Accepted JSONL shapes — pick **one** of the following per row:

<CodeGroup>
  ```json Flat shape theme={null}
  {"system_prompt": "You are a concise assistant.", "input": "Summarize the following note", "output": "A short summary"}
  ```

  ```json Chat shape theme={null}
  {"messages": [
    {"role": "system", "content": "You are a concise assistant."},
    {"role": "user", "content": "Summarize the following note"},
    {"role": "assistant", "content": "A short summary"}
  ]}
  ```
</CodeGroup>

Accepted CSV shape — three columns:

| system\_prompt                                   | input                            | output                |
| ------------------------------------------------ | -------------------------------- | --------------------- |
| You are a concise assistant.                     | Summarize the following note     | A short summary       |
| You rewrite text in a polite, professional tone. | Rewrite this email more politely | A more polite version |

In the file, that looks like:

```csv theme={null}
system_prompt,input,output
"You are a concise assistant.","Summarize the following note","A short summary"
"You rewrite text in a polite, professional tone.","Rewrite this email more politely","A more polite version"
```

Rules:

* `input` is required
* `output` is required in **Input-output pairs** mode
* `system_prompt` is required per row in **Input-output pairs** mode (for flat JSONL and CSV shapes)
* if you use `messages`, the array must include a `system` message, a `user` message, **and** an `assistant` message in pairs mode

### Input only

Use this format when you only have user inputs and want Spectra to generate the matching outputs for you.

How it works:

* You upload a dataset that contains **only `input` rows** (no outputs, no per-row instructions).
* In the app, you add one or more **named system prompts** — each one is a different instruction style you want the model to learn.
* The teacher model combines each input with each named system prompt and generates the matching output. The resulting (input, output) pairs become your training data.

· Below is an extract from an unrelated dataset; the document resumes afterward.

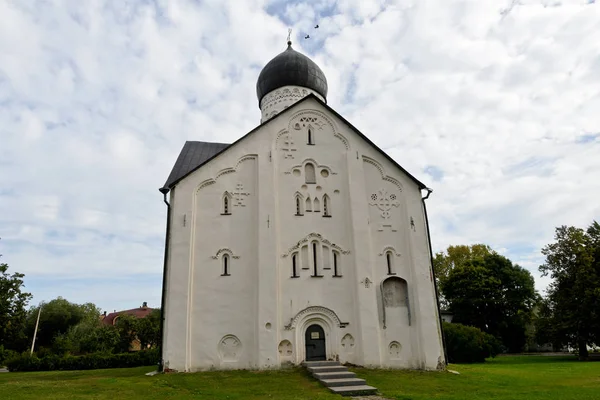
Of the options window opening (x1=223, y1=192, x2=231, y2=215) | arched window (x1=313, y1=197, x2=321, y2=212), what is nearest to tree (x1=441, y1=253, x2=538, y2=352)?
arched window (x1=313, y1=197, x2=321, y2=212)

So 100 inputs × 2 named system prompts = 200 training pairs.

Accepted JSONL shapes — pick **one** of the following per row:

<CodeGroup>
  ```json Flat shape theme={null}
  {"input": "Summarize the following note"}
  ```

  ```json Chat shape theme={null}
  {"messages": [
    {"role": "user", "content": "Rewrite this email more politely"}
  ]}
  ```
</CodeGroup>

Accepted CSV shape — one column:

| input                            |
| -------------------------------- |
| Summarize the following note     |
| Rewrite this email more politely |

In the file, that looks like:

```csv theme={null}
input
"Summarize the following note"
"Rewrite this email more politely"
```

Rules:

* `input` is required
* do not include `output` in **Input only** mode
* after uploading input-only data, add at least one **named system prompt** in the app — without it, training cannot start

### Field-name behavior

Field names are matched case-insensitively, so `input`, `INPUT`, and `Input` are all accepted. The same rule applies to CSV column headers and JSON keys.

Spectra does **not** accept alternate names like `prompt`, `response`, `question`, or `answer`. Rename those columns or JSON keys to `input` and `output` first.

## Private model storage

Finished models are stored privately. Your current private-model allowance depends on your account tier and appears on [Billing](/products/spectra/billing).

## Teacher API keys

Bring your own **OpenAI**, **Anthropic**, or **Google AI** keys in [Settings](/products/spectra/settings) if you want to use your own teacher credentials. BYOK usage is not billed by Spectra.

## After training

When a text or tool run succeeds, the model appears in [Models](/products/spectra/models) and becomes available for runtime testing and inference. The next step is usually [Optimization](/products/spectra/optimization), where you can attach vectors, test generations, and produce API-ready request snippets.

Speech recognition and OCR runs also appear in Models when complete. Use Models to review their status and training artifacts; they are not called through the current text-generation API path.